__WHAT IS NEEDED__
No line before the one containing "kingdom: Animalia" should appear; that line and all lines after it, through the end of the data, are to be set down exactly.

(Saved data entries)
○ ○ ○

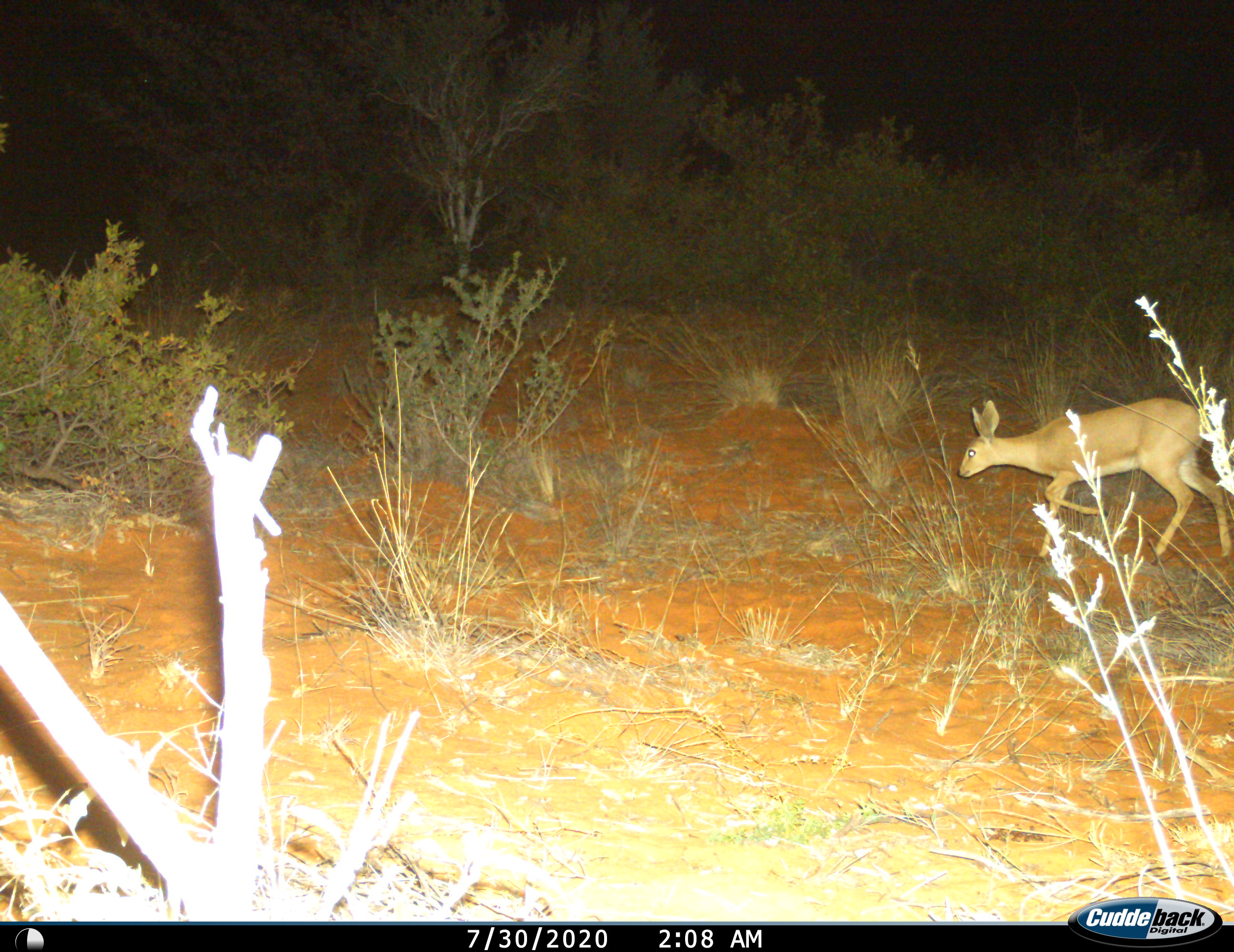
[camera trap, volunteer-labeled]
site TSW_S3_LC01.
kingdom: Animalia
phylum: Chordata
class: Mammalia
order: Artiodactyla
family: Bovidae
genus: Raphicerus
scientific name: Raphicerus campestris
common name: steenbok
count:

○ ○ ○

__ANSWER TO THIS PROBLEM__
kingdom: Animalia
phylum: Chordata
class: Mammalia
order: Artiodactyla
family: Bovidae
genus: Raphicerus
scientific name: Raphicerus campestris
common name: steenbok
count:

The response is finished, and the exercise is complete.